Some people keep them as pets. Their masked face commonly gets them the cute title "bandit". But raccoons, - procyon lotor - are one of chickens' deadliest predators.
We're fortunate not to have raccoons in Italy. But from chicken-keepers in other parts of Europe and in the States, I know how deadly they can be.
Raccoons will rarely eat a whole adult chicken. But if you find your flock killed and most of the body left, it's likely to be one of two culprits: a member of the weasel family, or a raccoon.
To be able properly to protect your chickens, it's important to know the signs of a raccoon presence.
Here's how you can use facts about the raccoon to understand how to protect your chickens.
You're most likely to see raccoons during the late summer and autumn (fall). Baby raccoons, known as cubs or kits, who are born in the spring are weaned by summer. They're gaining their independence and looking for a territory of their own.
And all ages are stocking up on food reserves to see them through their winter semi-hibernation.
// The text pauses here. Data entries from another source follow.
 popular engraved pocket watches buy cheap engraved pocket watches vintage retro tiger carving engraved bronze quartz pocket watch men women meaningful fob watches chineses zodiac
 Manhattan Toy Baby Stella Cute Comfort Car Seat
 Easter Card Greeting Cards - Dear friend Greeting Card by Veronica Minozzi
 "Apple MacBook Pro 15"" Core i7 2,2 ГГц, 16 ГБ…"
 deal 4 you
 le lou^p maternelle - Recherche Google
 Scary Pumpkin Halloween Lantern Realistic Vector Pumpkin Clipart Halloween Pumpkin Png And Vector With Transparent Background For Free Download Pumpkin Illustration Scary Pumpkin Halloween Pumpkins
But there are signs of raccoons all year round. Here's how to tell.
One of the simplest ways to tell whether you have any animal living nearby is to listen for their call. Raccoons are easily distinguishable. They're one of the most vocal predators and have a number of sounds.
Listen for them from dusk, which is when they do most of their hunting.
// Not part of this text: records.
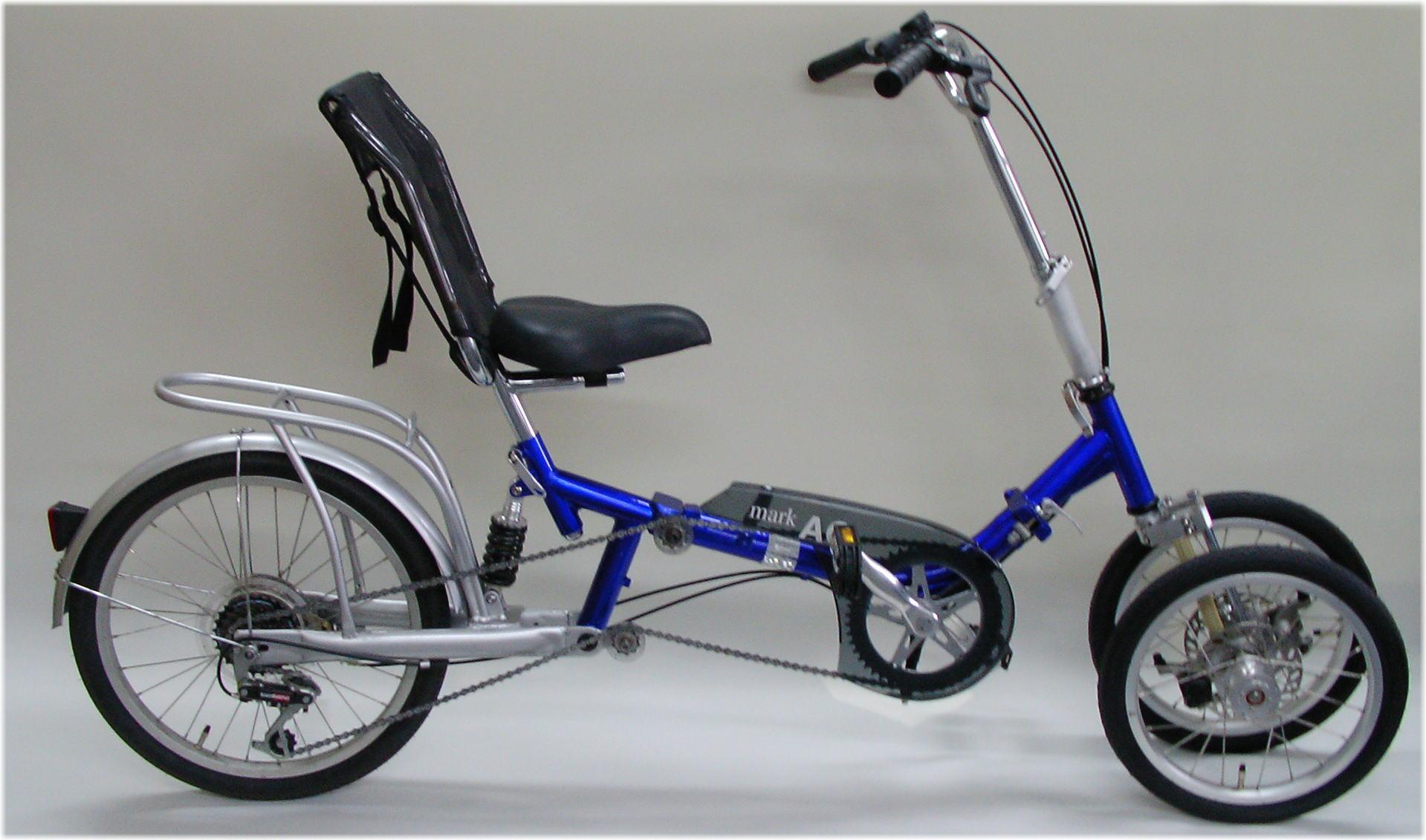 自転車の 自転車 坂道 筋肉 : 紀洋産業からの新しい自転車へ ...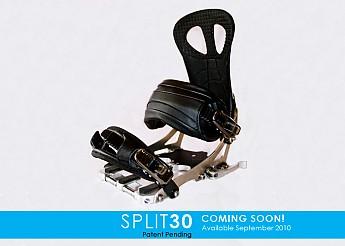 Split30_Binding.jpg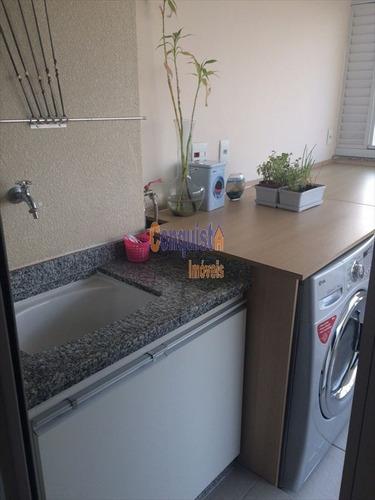 ref.: 188300 - apartamento em sao paulo, no bairro jardim vila mariana - 1 dormitórios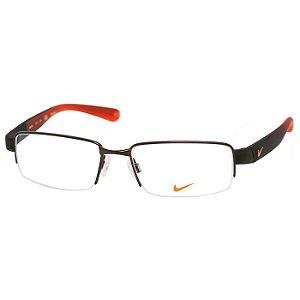 Óculos de Grau Nike 8165 Metal Bronze e Laranja Fosco Médio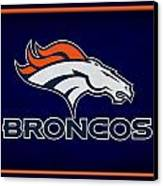 Denver Broncos Canvas Print by Joe Hamilton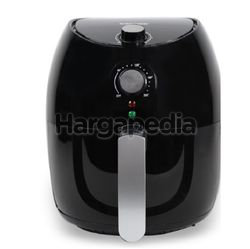 Cornell Air Fryer CAF-S35MT 1s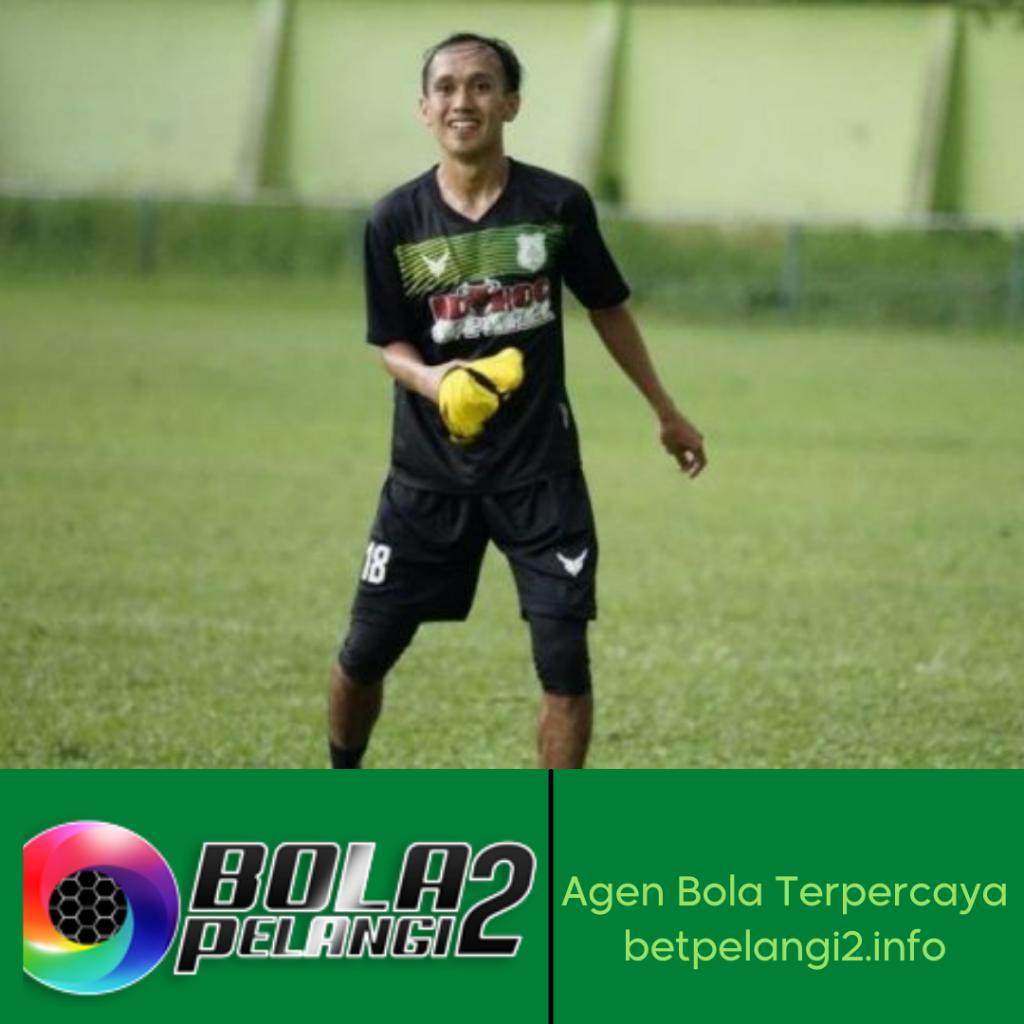 Pemain Terbaik Liga 2 2018 Ingin Bawa PSMS Medan ke Liga 1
This is the most common raccoon sound: a kind of high-pitched chattering noise.
And here's the sound of an angry raccoon - a very different, low-pitched growling.
Raccoon tracks are distinctive. They walk on their whole paw, so their prints are very like a hand: five long digits with a claw at the end.
Front and back tracks are exactly the same.
These digits are one of the raccoon's characteristics that make them particularly deadly for chickens.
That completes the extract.